Breaches like these are not limited to large companies; small businesses are just as vulnerable. The latest report from the Department for Business Innovation and Skills - “2014 Information Security Breaches Survey” found that although security breaches were slightly down from 2013, the overall costs to deal with incidents was up:

81% of large organisations had a security breach (down from 86%* a year ago)

60% of small businesses had a security breach (down from 64%* a year ago)

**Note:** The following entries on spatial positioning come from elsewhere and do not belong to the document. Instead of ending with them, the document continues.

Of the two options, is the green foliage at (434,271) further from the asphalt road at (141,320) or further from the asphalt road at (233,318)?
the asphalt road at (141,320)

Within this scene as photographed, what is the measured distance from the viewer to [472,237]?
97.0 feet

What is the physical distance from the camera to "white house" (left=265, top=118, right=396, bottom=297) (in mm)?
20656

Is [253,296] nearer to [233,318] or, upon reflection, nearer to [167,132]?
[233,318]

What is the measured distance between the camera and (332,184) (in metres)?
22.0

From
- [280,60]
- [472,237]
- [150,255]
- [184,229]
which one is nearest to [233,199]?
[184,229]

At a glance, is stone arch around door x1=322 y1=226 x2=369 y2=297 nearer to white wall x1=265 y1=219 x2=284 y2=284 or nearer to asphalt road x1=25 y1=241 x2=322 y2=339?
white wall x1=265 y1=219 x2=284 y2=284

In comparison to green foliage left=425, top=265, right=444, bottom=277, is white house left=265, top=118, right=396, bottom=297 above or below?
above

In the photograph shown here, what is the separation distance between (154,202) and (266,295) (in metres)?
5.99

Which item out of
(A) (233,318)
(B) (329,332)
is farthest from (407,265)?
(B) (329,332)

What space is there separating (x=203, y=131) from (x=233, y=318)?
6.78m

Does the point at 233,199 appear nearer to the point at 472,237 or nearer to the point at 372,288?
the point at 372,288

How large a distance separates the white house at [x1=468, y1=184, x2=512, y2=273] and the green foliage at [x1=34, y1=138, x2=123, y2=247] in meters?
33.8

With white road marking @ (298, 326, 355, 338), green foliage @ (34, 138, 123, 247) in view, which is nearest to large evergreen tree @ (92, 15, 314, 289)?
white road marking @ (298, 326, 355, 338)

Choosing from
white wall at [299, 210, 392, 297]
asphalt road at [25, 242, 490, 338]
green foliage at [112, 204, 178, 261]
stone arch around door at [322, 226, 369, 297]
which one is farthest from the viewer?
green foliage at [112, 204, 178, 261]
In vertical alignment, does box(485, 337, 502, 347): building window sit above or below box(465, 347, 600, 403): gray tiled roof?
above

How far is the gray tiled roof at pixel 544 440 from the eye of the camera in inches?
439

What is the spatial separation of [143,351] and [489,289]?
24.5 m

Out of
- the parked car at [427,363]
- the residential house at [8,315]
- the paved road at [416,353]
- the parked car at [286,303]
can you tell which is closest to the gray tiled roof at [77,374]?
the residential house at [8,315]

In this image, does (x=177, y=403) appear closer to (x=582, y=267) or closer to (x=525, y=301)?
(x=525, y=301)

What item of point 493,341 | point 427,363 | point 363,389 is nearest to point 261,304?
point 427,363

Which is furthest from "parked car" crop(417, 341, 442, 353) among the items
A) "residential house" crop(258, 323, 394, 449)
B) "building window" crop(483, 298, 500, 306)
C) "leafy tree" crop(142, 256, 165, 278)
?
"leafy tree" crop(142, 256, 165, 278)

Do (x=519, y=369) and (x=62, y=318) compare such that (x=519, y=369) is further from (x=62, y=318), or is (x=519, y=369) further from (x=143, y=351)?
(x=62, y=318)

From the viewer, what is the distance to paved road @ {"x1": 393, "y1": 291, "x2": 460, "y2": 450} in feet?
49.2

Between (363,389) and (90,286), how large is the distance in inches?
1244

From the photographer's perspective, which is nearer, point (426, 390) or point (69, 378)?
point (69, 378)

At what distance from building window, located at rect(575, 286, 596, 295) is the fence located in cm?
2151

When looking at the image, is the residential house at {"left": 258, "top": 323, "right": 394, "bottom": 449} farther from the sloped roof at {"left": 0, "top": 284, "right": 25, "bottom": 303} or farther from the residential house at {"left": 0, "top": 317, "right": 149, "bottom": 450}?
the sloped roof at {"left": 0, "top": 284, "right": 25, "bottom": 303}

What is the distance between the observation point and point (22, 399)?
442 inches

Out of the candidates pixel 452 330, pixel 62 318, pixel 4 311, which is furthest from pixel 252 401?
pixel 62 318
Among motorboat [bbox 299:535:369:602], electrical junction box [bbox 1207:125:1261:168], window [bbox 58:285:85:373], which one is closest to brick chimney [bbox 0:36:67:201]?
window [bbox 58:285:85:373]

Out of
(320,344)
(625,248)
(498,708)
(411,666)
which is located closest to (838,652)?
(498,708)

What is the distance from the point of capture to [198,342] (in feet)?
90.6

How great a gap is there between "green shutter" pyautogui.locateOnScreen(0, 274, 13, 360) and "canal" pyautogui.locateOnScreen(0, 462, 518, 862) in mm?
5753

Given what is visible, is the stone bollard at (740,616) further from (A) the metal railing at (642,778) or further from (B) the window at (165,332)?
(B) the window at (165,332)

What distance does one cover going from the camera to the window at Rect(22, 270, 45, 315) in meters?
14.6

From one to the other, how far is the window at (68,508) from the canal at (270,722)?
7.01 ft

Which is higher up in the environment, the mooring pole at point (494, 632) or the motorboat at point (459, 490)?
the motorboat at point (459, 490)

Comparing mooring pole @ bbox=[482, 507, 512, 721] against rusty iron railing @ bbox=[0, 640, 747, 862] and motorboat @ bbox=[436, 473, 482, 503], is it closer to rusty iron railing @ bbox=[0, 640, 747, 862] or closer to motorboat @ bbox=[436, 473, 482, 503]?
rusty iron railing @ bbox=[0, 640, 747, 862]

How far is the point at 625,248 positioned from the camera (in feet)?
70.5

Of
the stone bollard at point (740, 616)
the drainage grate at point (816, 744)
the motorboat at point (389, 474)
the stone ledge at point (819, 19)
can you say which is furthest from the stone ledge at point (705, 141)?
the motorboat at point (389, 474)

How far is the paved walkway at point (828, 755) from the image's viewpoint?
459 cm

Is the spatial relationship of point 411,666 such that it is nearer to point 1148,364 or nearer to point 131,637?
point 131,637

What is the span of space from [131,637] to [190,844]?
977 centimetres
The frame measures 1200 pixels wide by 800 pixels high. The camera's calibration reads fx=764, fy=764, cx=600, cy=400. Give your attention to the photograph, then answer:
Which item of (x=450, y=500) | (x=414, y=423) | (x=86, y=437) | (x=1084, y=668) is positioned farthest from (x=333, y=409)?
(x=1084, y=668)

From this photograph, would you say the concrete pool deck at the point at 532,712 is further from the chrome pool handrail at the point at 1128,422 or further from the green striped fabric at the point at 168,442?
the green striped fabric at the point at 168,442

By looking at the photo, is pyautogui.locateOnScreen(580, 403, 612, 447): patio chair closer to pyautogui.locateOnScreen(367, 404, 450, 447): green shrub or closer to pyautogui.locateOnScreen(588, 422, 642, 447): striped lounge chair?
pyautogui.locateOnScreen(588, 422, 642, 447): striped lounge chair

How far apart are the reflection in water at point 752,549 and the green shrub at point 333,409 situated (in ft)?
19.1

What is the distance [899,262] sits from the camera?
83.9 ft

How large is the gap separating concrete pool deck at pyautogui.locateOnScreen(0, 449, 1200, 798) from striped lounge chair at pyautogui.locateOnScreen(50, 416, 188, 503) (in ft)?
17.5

£65k - £115k is the average cost to a small business of its worst security breach of the year (up from £35 - £65k a year ago)

Full survey available from https://www.gov.uk/government/uploads

Cyber_security_policyISO 27001 Information Security Management System (ISMS)
Every business should be taking precautions and assessing the risks of cyber crime by putting in place a written security policy.

The ISO 27001 information security standard is one way of protecting your business from future attacks. Certification will introduce a management structure to identify risks to your business. It will also establish a plan to recover from a breach should the worst happen.

Taking precautions to prevent a breach before it happens is more cost effective than recovering from an incident given the fact that costs for dealing with events are continuing to increase.

Direct costs to get your business back on track after a breach are not the only implications. Reputation with clients, compensation pay outs and, as in the case of TalkTalk, a drop in their share value, could have a devastating effect on the future of a business.

Certification provides peace of mind and demonstrates your company’s commitment to security of information.